27 mar 2018 . Actualizado a las 05:05 h.

La furia del temporal te despertó de madrugada. La lluvia batía con violencia contra los cristales de las ventanas. El viento azotaba sin piedad los árboles del parque. Te levantas desganado. Estás disgustado y no sabes por qué. Miras afuera: la calle desierta, las palmeras resistiendo las embestidas del aire húmedo y el agua corriendo enloquecida sobre el asfalto. Al mediodía amainó la borrasca. Necesitas salir, salir de tu propio encierro interior.

Abres la puerta y bajas por las escaleras. En la acera, decides entrar en el bar de la esquina. Pides un café. Todos están pendientes de la tele. Ves que continúan con el inagotable espectáculo de traficar con el dolor de los otros, del prójimo, cubriendo cada esquina con una noticia y una imagen. «De este modo estamos permanentemente ‘ocupados’ y a la vez nos libramos de tener un presente propio», te dijo alguien hace unos días.

Abandonas el establecimiento y empiezas a caminar: la magnolia coronada de violeta te sale al paso, cruzas por delante de una hilera de rododendros que luce sus flores rojas, rojas como la sangre que ahora brinca en tus venas. La hierba brilla bajo la luz del día, murmura, musita una canción... Después de andar un buen trecho, tus nervios parecen activados, tensados para volver otra vez a lidiar con el mundo. Regresas a casa. Cuando llegas te sientas en la mesa del presente. Sin embargo, ahora tienes la sensación de que su contenido espiritual no es idéntico al de antes. El exterior mudó tu estado de ánimo, mientras el paso del tiempo transfiguró el escenario. «El espacio y el tiempo siempre van juntos, como dos caras de una moneda», dice un amigo tuyo en su último libro, Ética del desorden.

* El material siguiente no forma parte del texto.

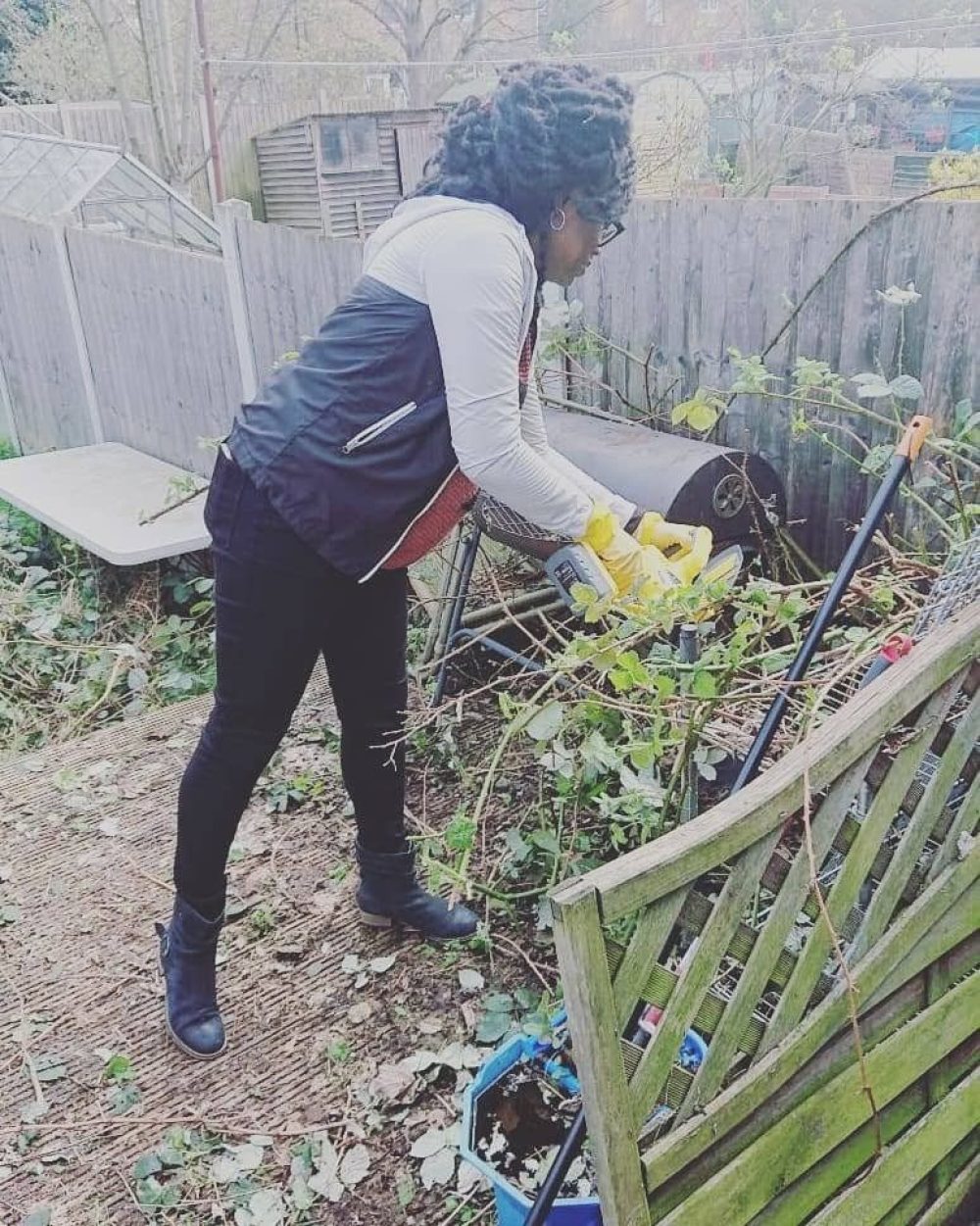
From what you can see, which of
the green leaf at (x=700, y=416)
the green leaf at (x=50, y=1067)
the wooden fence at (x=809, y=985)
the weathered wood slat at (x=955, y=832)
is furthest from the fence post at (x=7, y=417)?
the weathered wood slat at (x=955, y=832)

Aunque un rebaño de oscuras y sucias nubes atraviesa el cielo, la tarde te invita a pasearla: los restos del temporal que ha traído la marea están esparcidos sobre la arena de la playa. El mar sigue cabreado y tiene el gesto taciturno. Hay ramas desgajadas sobre el suelo entre los pinos. Desde allí, observas que la falda de la sierra enseña su cara más sombría. Adivinas los destrozos originados en la cumbre, donde todo es mucho más contundente. «El viento se levantó de noche y llevó lejos nuestros planes», recuerda John Berger.

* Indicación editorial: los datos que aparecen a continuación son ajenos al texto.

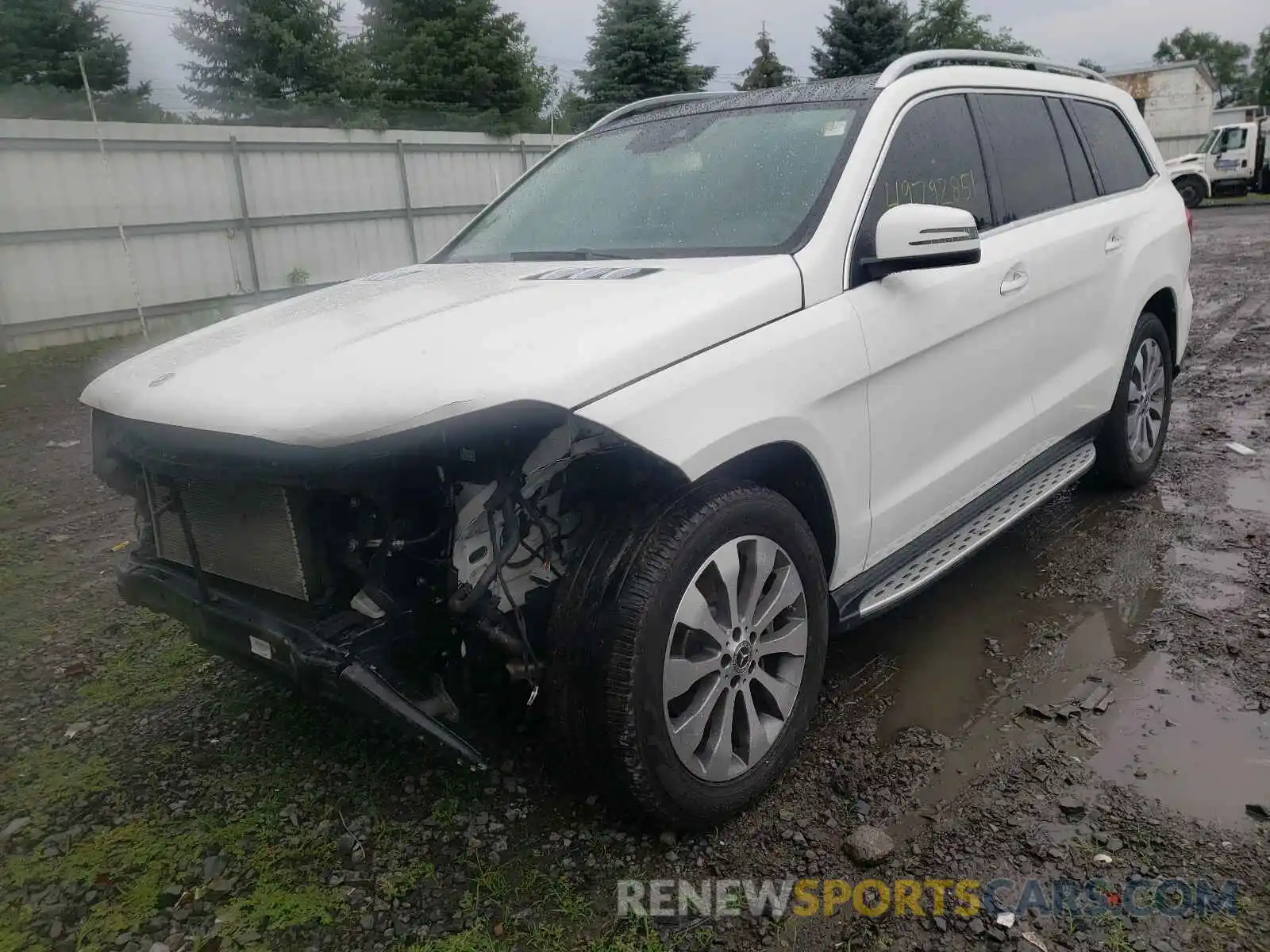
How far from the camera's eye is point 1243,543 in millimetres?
4059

Encogido. Con las manos en los bolsillos, regresas a casa. Vuelves a sentarte delante de la misma mesa. Andas girando alrededor de cuatro discos nuevos. Te percatas de que te has olvidado incluir en la lista Phases, la última grabación de Angel Olson. Entras en YouTube y encuentras la actuación de la cantante de St. Louis en el Pitchfork Music Festival 2017 de Chicago. Apoyada en su poderosa banda, la autora de My Woman está portentosa. No esperabas menos. Pero observas a la menuda mujer que está a su lado. Te asombra su energía, la fuerza vocal para doblar la voz de la estrella: escupe cada palabra, las violenta con toda su alma. Baila, grita, toca la pandereta y chilla hasta quedar sin aliento. Pero también se enternece hasta derretir la carne en cada estrofa que recita.

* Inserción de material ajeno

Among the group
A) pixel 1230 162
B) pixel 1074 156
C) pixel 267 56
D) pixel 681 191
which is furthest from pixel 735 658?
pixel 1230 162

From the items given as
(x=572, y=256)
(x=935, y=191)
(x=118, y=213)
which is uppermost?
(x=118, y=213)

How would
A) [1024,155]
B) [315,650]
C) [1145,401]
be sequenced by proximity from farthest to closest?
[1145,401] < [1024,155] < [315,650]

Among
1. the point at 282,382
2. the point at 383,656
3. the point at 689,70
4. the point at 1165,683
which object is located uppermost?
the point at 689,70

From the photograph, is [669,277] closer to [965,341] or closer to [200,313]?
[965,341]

Te emocionas. «Esa pequeña chica te ha calado hasta el hueso. Te ha dejado tocado» te dices. Recuperas el ánimo y ves que está languideciendo un miércoles cualquiera de este marzo tremendo. Ahora, cuando ya está cayendo la noche sobre la arboleda, viene Walt Whitman y te canta al oído: «El fulgor del día se detiene a esperarme».